AMESBURY — A wooden walking cane with ties to Amesbury’s rich abolitionist history and the historic Pennsylvania Hall is visiting the City of Brotherly Love this week and will become part of an exhibit featured at Temple University.
The walking cane, said to have been one of Quaker poet and abolitionist John Greenleaf Whittier’s favorites, is being loaned to the urban university for a monthlong exhibit highlighting the 175th anniversary of the burning of Pennsylvania Hall at the Temple Contemporary, Temple University’s art gallery.
What makes the cane, now owned by the Whittier Home Association in Amesbury, so desirous to curators of the art gallery is that it was made from wood salvaged from the hall that burned to the ground three days after it was dedicated in May 1838.
Whittier wrote the dedication poem to celebrate the inauguration of Pennsylvania Hall, a large building constructed on Broad Street in Philadelphia to serve as a headquarters for the antislavery movement during the 19th century.
The burning of the building that same weekend was considered one of the most historic of the conflicts between abolitionists and anti-abolitionist mob. The mob called for Whittier, a well-known antislavery editor and writer, to be hung.
Considering Whittier’s role at Pennsylvania Hall and his abolitionist background, the idea of temporarily obtaining the cane made perfect to sense to exhibit organizers.

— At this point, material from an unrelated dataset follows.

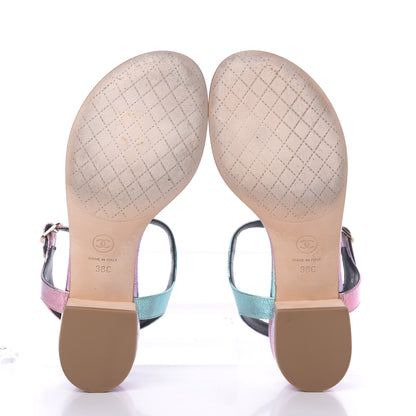 Chanel Goatskin Fantasy CC Pearl Thong Sandals 38 Multicolor 6 of 13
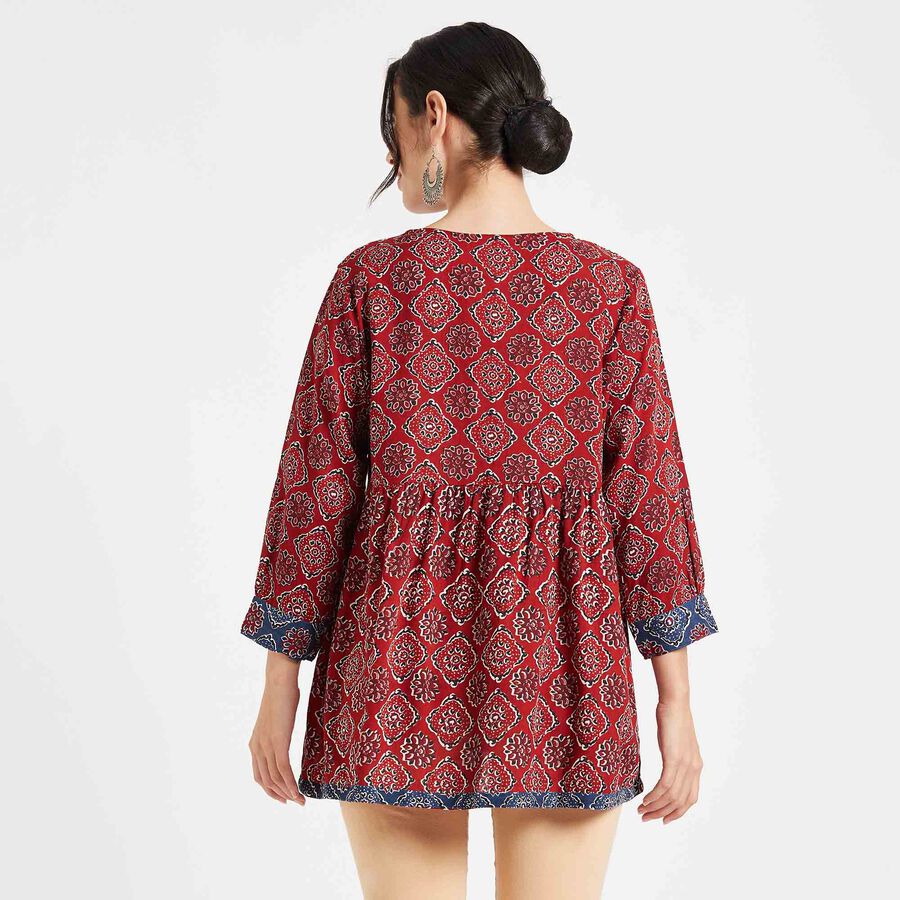 Printed Kurti, Maroon, large image number null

“As you know, original objects related to this story are few and far between. I was delighted to hear that the John Greenleaf Whittier Home Association owns a cane made from salvaged ruins and doubly delighted to hear that it was being lent for exhibition,” Temple University Distinguished Lecturer Kenneth Finkel recently said in a email.
“This presence of this artifact will drive home the point that the destruction of Pennsylvania Hall was a momentous occasion at the time and in the life of the nation since. I cannot imagine a better time for this loan.”
According to Cynthia Costello, president of the Whittier Home Association, Whittier was inside Pennsylvania Hall when the mob set fire to the building. Whittier was able to escape the blaze and blend in with the protesters who originally chanted “Kill Whittier” by joining in with the chant.
“He made it through, but he was severely set back physically and emotionally. That was really a major blow,” Costello said.
As a token of appreciation for his involvement with the abolitionist movement, Whittier was presented with the cane currently on its way to Philadelphia.
Costello said she expects the cane to be returned to the Whittier Home on Friend Street by the end of the month.
Until then, she said, board members are excited that Whittier is getting more recognition for his abolitionist past.
“We’re so pleased and proud,” Costello said.